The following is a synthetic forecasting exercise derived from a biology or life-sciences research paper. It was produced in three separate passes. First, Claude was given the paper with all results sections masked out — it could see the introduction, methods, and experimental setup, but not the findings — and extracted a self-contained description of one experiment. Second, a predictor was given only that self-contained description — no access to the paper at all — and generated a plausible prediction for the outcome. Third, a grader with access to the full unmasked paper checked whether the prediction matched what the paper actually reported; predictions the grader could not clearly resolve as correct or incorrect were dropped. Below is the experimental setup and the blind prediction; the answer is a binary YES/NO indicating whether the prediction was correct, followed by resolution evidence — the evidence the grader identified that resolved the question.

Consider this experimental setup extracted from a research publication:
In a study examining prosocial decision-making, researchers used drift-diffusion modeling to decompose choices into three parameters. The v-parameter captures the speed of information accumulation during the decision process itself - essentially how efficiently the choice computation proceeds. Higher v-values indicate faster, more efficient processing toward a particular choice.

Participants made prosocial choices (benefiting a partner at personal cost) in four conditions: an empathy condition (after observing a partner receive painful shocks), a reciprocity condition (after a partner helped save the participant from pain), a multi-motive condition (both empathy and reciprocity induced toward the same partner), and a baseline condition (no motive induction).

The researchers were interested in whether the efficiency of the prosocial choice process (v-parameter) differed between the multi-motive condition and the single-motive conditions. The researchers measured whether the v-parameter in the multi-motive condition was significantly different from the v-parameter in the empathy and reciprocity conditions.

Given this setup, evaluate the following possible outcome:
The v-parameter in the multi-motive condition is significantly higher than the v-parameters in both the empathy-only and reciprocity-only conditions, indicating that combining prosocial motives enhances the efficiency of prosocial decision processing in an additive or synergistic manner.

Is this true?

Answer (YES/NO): NO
=====
**What to work on:**
An exact, complete copy of the lines above from the one with "Consider this experimental" through the one with "The researchers were" is the whole answer.

**Reply to the exercise:**
Consider this experimental setup extracted from a research publication:
In a study examining prosocial decision-making, researchers used drift-diffusion modeling to decompose choices into three parameters. The v-parameter captures the speed of information accumulation during the decision process itself - essentially how efficiently the choice computation proceeds. Higher v-values indicate faster, more efficient processing toward a particular choice.

Participants made prosocial choices (benefiting a partner at personal cost) in four conditions: an empathy condition (after observing a partner receive painful shocks), a reciprocity condition (after a partner helped save the participant from pain), a multi-motive condition (both empathy and reciprocity induced toward the same partner), and a baseline condition (no motive induction).

The researchers were interested in whether the efficiency of the prosocial choice process (v-parameter) differed between the multi-motive condition and the single-motive conditions. The researchers measured whether the v-parameter in the multi-motive condition was significantly different from the v-parameter in the empathy and reciprocity conditions.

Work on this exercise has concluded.